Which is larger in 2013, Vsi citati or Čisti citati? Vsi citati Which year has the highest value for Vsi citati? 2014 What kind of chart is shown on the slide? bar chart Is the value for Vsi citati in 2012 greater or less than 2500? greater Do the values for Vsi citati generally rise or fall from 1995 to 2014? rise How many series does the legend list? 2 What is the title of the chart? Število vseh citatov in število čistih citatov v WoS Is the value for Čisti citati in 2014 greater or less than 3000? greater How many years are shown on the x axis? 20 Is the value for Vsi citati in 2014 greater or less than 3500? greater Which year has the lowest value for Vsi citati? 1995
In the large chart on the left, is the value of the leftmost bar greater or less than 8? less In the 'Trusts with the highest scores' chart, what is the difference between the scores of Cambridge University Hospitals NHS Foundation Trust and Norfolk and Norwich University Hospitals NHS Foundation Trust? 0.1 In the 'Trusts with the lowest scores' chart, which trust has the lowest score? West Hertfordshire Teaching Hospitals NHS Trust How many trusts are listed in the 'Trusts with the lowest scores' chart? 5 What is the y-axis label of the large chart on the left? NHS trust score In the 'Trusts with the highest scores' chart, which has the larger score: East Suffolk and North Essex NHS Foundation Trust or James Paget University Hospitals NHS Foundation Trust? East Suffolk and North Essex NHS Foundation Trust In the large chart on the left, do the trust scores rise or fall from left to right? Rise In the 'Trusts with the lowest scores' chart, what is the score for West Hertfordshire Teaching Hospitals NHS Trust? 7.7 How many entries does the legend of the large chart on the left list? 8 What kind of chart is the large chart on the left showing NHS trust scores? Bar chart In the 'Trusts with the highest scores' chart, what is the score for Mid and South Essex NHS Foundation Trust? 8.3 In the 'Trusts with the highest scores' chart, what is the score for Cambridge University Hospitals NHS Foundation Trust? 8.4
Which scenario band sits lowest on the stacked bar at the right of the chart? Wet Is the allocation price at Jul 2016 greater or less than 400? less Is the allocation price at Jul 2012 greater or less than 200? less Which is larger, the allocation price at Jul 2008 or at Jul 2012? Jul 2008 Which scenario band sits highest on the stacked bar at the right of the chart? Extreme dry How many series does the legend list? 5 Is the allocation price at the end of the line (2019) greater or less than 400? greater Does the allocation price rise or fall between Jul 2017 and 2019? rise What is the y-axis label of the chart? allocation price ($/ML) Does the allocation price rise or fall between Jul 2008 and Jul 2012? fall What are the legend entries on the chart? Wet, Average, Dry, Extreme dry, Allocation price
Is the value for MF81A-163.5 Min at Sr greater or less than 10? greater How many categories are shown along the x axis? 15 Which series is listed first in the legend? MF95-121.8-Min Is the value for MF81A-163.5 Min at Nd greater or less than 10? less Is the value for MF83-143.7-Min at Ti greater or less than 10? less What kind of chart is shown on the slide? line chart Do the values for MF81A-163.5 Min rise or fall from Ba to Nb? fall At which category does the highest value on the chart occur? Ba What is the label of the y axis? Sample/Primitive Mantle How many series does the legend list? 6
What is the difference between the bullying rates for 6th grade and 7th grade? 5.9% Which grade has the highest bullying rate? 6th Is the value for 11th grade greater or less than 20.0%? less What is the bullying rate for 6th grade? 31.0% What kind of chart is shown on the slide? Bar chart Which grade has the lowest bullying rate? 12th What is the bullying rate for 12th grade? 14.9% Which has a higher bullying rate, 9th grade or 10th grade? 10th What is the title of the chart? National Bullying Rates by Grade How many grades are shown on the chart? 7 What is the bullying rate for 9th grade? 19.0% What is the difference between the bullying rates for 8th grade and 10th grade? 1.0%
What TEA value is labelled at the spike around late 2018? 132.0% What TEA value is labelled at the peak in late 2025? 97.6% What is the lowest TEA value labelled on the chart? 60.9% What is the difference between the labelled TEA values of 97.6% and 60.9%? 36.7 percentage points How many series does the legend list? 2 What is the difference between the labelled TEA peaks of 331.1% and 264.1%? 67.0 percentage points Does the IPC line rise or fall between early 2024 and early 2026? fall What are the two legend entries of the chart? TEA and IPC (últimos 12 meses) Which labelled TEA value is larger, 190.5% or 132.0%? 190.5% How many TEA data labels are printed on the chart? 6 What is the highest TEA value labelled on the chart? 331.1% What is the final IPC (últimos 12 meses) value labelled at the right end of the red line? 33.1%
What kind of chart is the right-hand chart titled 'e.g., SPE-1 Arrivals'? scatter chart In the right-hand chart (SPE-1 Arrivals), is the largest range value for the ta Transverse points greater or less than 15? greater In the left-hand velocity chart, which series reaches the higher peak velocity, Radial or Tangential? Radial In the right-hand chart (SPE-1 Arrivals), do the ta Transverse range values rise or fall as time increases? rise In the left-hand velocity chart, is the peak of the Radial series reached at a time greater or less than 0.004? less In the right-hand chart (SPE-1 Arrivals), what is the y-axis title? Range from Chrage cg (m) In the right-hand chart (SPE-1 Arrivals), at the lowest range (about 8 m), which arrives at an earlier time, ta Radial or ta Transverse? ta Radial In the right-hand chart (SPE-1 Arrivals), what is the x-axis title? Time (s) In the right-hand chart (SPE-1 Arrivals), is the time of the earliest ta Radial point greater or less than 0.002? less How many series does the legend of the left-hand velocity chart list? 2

Exercise goal |
Lay out every row above as a JSON list of strings, one string per row, leaving out blank lines.

Answer space |
[
  "Which is larger in 2013, Vsi citati or Čisti citati? Vsi citati Which year has the highest value for Vsi citati? 2014 What kind of chart is shown on the slide? bar chart Is the value for Vsi citati in 2012 greater or less than 2500? greater Do the values for Vsi citati generally rise or fall from 1995 to 2014? rise How many series does the legend list? 2 What is the title of the chart? Število vseh citatov in število čistih citatov v WoS Is the value for Čisti citati in 2014 greater or less than 3000? greater How many years are shown on the x axis? 20 Is the value for Vsi citati in 2014 greater or less than 3500? greater Which year has the lowest value for Vsi citati? 1995",
  "In the large chart on the left, is the value of the leftmost bar greater or less than 8? less In the 'Trusts with the highest scores' chart, what is the difference between the scores of Cambridge University Hospitals NHS Foundation Trust and Norfolk and Norwich University Hospitals NHS Foundation Trust? 0.1 In the 'Trusts with the lowest scores' chart, which trust has the lowest score? West Hertfordshire Teaching Hospitals NHS Trust How many trusts are listed in the 'Trusts with the lowest scores' chart? 5 What is the y-axis label of the large chart on the left? NHS trust score In the 'Trusts with the highest scores' chart, which has the larger score: East Suffolk and North Essex NHS Foundation Trust or James Paget University Hospitals NHS Foundation Trust? East Suffolk and North Essex NHS Foundation Trust In the large chart on the left, do the trust scores rise or fall from left to right? Rise In the 'Trusts with the lowest scores' chart, what is the score for West Hertfordshire Teaching Hospitals NHS Trust? 7.7 How many entries does the legend of the large chart on the left list? 8 What kind of chart is the large chart on the left showing NHS trust scores? Bar chart In the 'Trusts with the highest scores' chart, what is the score for Mid and South Essex NHS Foundation Trust? 8.3 In the 'Trusts with the highest scores' chart, what is the score for Cambridge University Hospitals NHS Foundation Trust? 8.4",
  "Which scenario band sits lowest on the stacked bar at the right of the chart? Wet Is the allocation price at Jul 2016 greater or less than 400? less Is the allocation price at Jul 2012 greater or less than 200? less Which is larger, the allocation price at Jul 2008 or at Jul 2012? Jul 2008 Which scenario band sits highest on the stacked bar at the right of the chart? Extreme dry How many series does the legend list? 5 Is the allocation price at the end of the line (2019) greater or less than 400? greater Does the allocation price rise or fall between Jul 2017 and 2019? rise What is the y-axis label of the chart? allocation price ($/ML) Does the allocation price rise or fall between Jul 2008 and Jul 2012? fall What are the legend entries on the chart? Wet, Average, Dry, Extreme dry, Allocation price",
  "Is the value for MF81A-163.5 Min at Sr greater or less than 10? greater How many categories are shown along the x axis? 15 Which series is listed first in the legend? MF95-121.8-Min Is the value for MF81A-163.5 Min at Nd greater or less than 10? less Is the value for MF83-143.7-Min at Ti greater or less than 10? less What kind of chart is shown on the slide? line chart Do the values for MF81A-163.5 Min rise or fall from Ba to Nb? fall At which category does the highest value on the chart occur? Ba What is the label of the y axis? Sample/Primitive Mantle How many series does the legend list? 6",
  "What is the difference between the bullying rates for 6th grade and 7th grade? 5.9% Which grade has the highest bullying rate? 6th Is the value for 11th grade greater or less than 20.0%? less What is the bullying rate for 6th grade? 31.0% What kind of chart is shown on the slide? Bar chart Which grade has the lowest bullying rate? 12th What is the bullying rate for 12th grade? 14.9% Which has a higher bullying rate, 9th grade or 10th grade? 10th What is the title of the chart? National Bullying Rates by Grade How many grades are shown on the chart? 7 What is the bullying rate for 9th grade? 19.0% What is the difference between the bullying rates for 8th grade and 10th grade? 1.0%",
  "What TEA value is labelled at the spike around late 2018? 132.0% What TEA value is labelled at the peak in late 2025? 97.6% What is the lowest TEA value labelled on the chart? 60.9% What is the difference between the labelled TEA values of 97.6% and 60.9%? 36.7 percentage points How many series does the legend list? 2 What is the difference between the labelled TEA peaks of 331.1% and 264.1%? 67.0 percentage points Does the IPC line rise or fall between early 2024 and early 2026? fall What are the two legend entries of the chart? TEA and IPC (últimos 12 meses) Which labelled TEA value is larger, 190.5% or 132.0%? 190.5% How many TEA data labels are printed on the chart? 6 What is the highest TEA value labelled on the chart? 331.1% What is the final IPC (últimos 12 meses) value labelled at the right end of the red line? 33.1%",
  "What kind of chart is the right-hand chart titled 'e.g., SPE-1 Arrivals'? scatter chart In the right-hand chart (SPE-1 Arrivals), is the largest range value for the ta Transverse points greater or less than 15? greater In the left-hand velocity chart, which series reaches the higher peak velocity, Radial or Tangential? Radial In the right-hand chart (SPE-1 Arrivals), do the ta Transverse range values rise or fall as time increases? rise In the left-hand velocity chart, is the peak of the Radial series reached at a time greater or less than 0.004? less In the right-hand chart (SPE-1 Arrivals), what is the y-axis title? Range from Chrage cg (m) In the right-hand chart (SPE-1 Arrivals), at the lowest range (about 8 m), which arrives at an earlier time, ta Radial or ta Transverse? ta Radial In the right-hand chart (SPE-1 Arrivals), what is the x-axis title? Time (s) In the right-hand chart (SPE-1 Arrivals), is the time of the earliest ta Radial point greater or less than 0.002? less How many series does the legend of the left-hand velocity chart list? 2"
]